No presente período, só podemos entender
como a disciplina é imposta
mediante uma abordagem global. A
composição técnica do capital está
difusa por todo o mundo, assim como os trabalhadores da cadeia de suprimento de mercadorias. Sob tal sistema, a disciplina é imposta pela aplicação do kaizen (melhoria contínua) e da entrega just-in-time combinados com a aplicação de tecnologias da informação para policiar
a produtividade dos trabalhadores.
Isso é reforçado pela
mudança no modo como as mercadorias são movimentadas
pelo sistema. O capital passou de uma economia de empurro [push economy] para uma economia de empuxo [pull economy], em outras palavras, está fazendo as coisas enquanto elas são demandadas,
ao invés de fazê-las conforme uma demanda prevista. O lema da economia de empuxo é:
"Se não foi vendido, não produza." A economia de empuxo dá às grandes cadeias de supermercados um poder enorme, porque elas controlam a informação que “puxa” as mercadorias através da cadeia de fornecimento. Quando você compra uma lata de feijão no supermercado Asda, a informação é transmitida para todos que estão ao longo da cadeia, para que outra
lata de feijão seja produzida. Claro, milhões dessas peças de informação voam pelo
ciberespaço a cada instante. Um
dos efeitos da economia de empuxo
é o aumento do trabalho precário:
se a demanda diminuir, demita trabalhadores. As empresas têm programas de computador
que calculam o número de trabalhadores
necessários para satisfazer uma determinada
demanda, e “puxa” trabalhadores de um reservatório de precariedade, muitas vezes disponibilizado por agências de
emprego. E cada vez mais elas terceirizam atividades acessórias
subcontratando empresas de serviços; essa é uma das razões para a rápida proliferação da
indústria logística nos últimos anos. A indústria automotiva está indo para o
modelo “economia de empuxo”, o que é um
dos motivos principais de os operários dessa indústria nos EUA estarem sendo atacados neste momento.

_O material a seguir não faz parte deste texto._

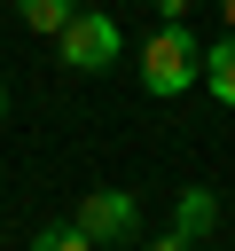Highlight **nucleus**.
Listing matches in <instances>:
<instances>
[{
    "label": "nucleus",
    "mask_w": 235,
    "mask_h": 251,
    "mask_svg": "<svg viewBox=\"0 0 235 251\" xmlns=\"http://www.w3.org/2000/svg\"><path fill=\"white\" fill-rule=\"evenodd\" d=\"M196 78H204V39L188 31V16L157 24V31L141 39V86H149L157 102H172V94H188Z\"/></svg>",
    "instance_id": "obj_1"
},
{
    "label": "nucleus",
    "mask_w": 235,
    "mask_h": 251,
    "mask_svg": "<svg viewBox=\"0 0 235 251\" xmlns=\"http://www.w3.org/2000/svg\"><path fill=\"white\" fill-rule=\"evenodd\" d=\"M55 47H63V63H70V71H86V78H94V71H110V63L125 55V31H118L102 8H78V16L55 31Z\"/></svg>",
    "instance_id": "obj_2"
},
{
    "label": "nucleus",
    "mask_w": 235,
    "mask_h": 251,
    "mask_svg": "<svg viewBox=\"0 0 235 251\" xmlns=\"http://www.w3.org/2000/svg\"><path fill=\"white\" fill-rule=\"evenodd\" d=\"M70 227H78L94 251H102V243H133V235H141V204H133L125 188H94V196H78V220H70Z\"/></svg>",
    "instance_id": "obj_3"
},
{
    "label": "nucleus",
    "mask_w": 235,
    "mask_h": 251,
    "mask_svg": "<svg viewBox=\"0 0 235 251\" xmlns=\"http://www.w3.org/2000/svg\"><path fill=\"white\" fill-rule=\"evenodd\" d=\"M212 227H219V196H212V188H180V204H172V235H180V243H204Z\"/></svg>",
    "instance_id": "obj_4"
},
{
    "label": "nucleus",
    "mask_w": 235,
    "mask_h": 251,
    "mask_svg": "<svg viewBox=\"0 0 235 251\" xmlns=\"http://www.w3.org/2000/svg\"><path fill=\"white\" fill-rule=\"evenodd\" d=\"M204 94L235 110V31H219V39L204 47Z\"/></svg>",
    "instance_id": "obj_5"
},
{
    "label": "nucleus",
    "mask_w": 235,
    "mask_h": 251,
    "mask_svg": "<svg viewBox=\"0 0 235 251\" xmlns=\"http://www.w3.org/2000/svg\"><path fill=\"white\" fill-rule=\"evenodd\" d=\"M16 8H24V31H39V39H55L78 16V0H16Z\"/></svg>",
    "instance_id": "obj_6"
},
{
    "label": "nucleus",
    "mask_w": 235,
    "mask_h": 251,
    "mask_svg": "<svg viewBox=\"0 0 235 251\" xmlns=\"http://www.w3.org/2000/svg\"><path fill=\"white\" fill-rule=\"evenodd\" d=\"M31 251H94V243H86V235L63 220V227H39V235H31Z\"/></svg>",
    "instance_id": "obj_7"
},
{
    "label": "nucleus",
    "mask_w": 235,
    "mask_h": 251,
    "mask_svg": "<svg viewBox=\"0 0 235 251\" xmlns=\"http://www.w3.org/2000/svg\"><path fill=\"white\" fill-rule=\"evenodd\" d=\"M149 8H157V16H164V24H172V16H188V8H196V0H149Z\"/></svg>",
    "instance_id": "obj_8"
},
{
    "label": "nucleus",
    "mask_w": 235,
    "mask_h": 251,
    "mask_svg": "<svg viewBox=\"0 0 235 251\" xmlns=\"http://www.w3.org/2000/svg\"><path fill=\"white\" fill-rule=\"evenodd\" d=\"M141 251H196V243H180V235H157V243H141Z\"/></svg>",
    "instance_id": "obj_9"
},
{
    "label": "nucleus",
    "mask_w": 235,
    "mask_h": 251,
    "mask_svg": "<svg viewBox=\"0 0 235 251\" xmlns=\"http://www.w3.org/2000/svg\"><path fill=\"white\" fill-rule=\"evenodd\" d=\"M219 16H227V31H235V0H219Z\"/></svg>",
    "instance_id": "obj_10"
},
{
    "label": "nucleus",
    "mask_w": 235,
    "mask_h": 251,
    "mask_svg": "<svg viewBox=\"0 0 235 251\" xmlns=\"http://www.w3.org/2000/svg\"><path fill=\"white\" fill-rule=\"evenodd\" d=\"M0 118H8V86H0Z\"/></svg>",
    "instance_id": "obj_11"
}]
</instances>
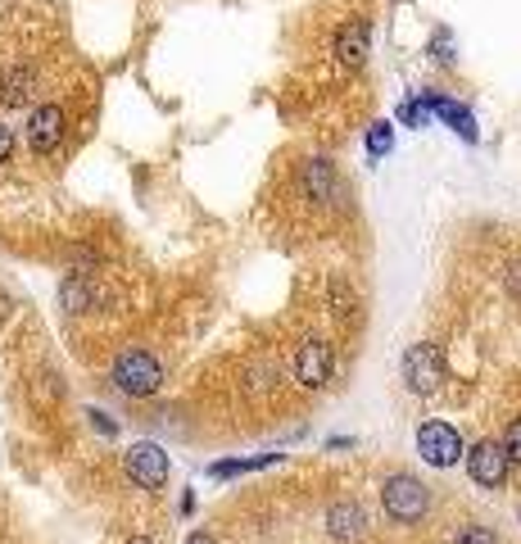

Se as cadeias de suprimento
são espalhadas pelo planeta e os
níveis de estoque são reduzidos ao
just-in-time, então, para
completar o ciclo de acumulação, a
aplicação da logística torna-se determinante.
Ao mesmo tempo isso aumenta a possibilidade de luta efetiva da classe trabalhadora: quando os
caminhoneiros da costa oeste dos
EUA, há um ano, fizeram greve, eles paralisaram as cadeias de fornecimento do Wal-Mart e de outras cadeias gigantes,
provocando ondas de pânico em muitas salas de diretoria.
A importância da logística não pode ser subestimada - tente imaginar
a cadeia de fornecimento de qualquer
produto sem o input logístico. A globalização da produção tem deixado muitos trabalhadores acreditando que eles não podem fazer nada
sobre isso, e quando as empresas transferem
a produção para a China ou a
Índia, eles ficam hipnotizados pelas
luzes do rolo compressor capitalista que os esmaga, mas
esta aparente força do capital
multinacional é de fato a sua
fraqueza.
Historicamente, os operários da logística eram os mensageiros
do pensamento radical e
transportadores de notícias das lutas
dos trabalhadores. Eles próprios, é claro, se envolveram em muitas batalhas. Nos últimos vinte anos, muitas dessas batalhas foram
defensivas, lutas para salvar empregos e manter condições de trabalho.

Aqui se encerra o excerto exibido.